Your task is to copy all of the entries exactly as they are given.

(Stored data entries)
+-------+

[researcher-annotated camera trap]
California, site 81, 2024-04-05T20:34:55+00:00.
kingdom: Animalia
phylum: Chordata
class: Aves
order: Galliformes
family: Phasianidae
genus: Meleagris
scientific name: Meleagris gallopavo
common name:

+-------+

| Answer area |
[researcher-annotated camera trap]
California, site 81, 2024-04-05T20:34:55+00:00.
kingdom: Animalia
phylum: Chordata
class: Aves
order: Galliformes
family: Phasianidae
genus: Meleagris
scientific name: Meleagris gallopavo
common name:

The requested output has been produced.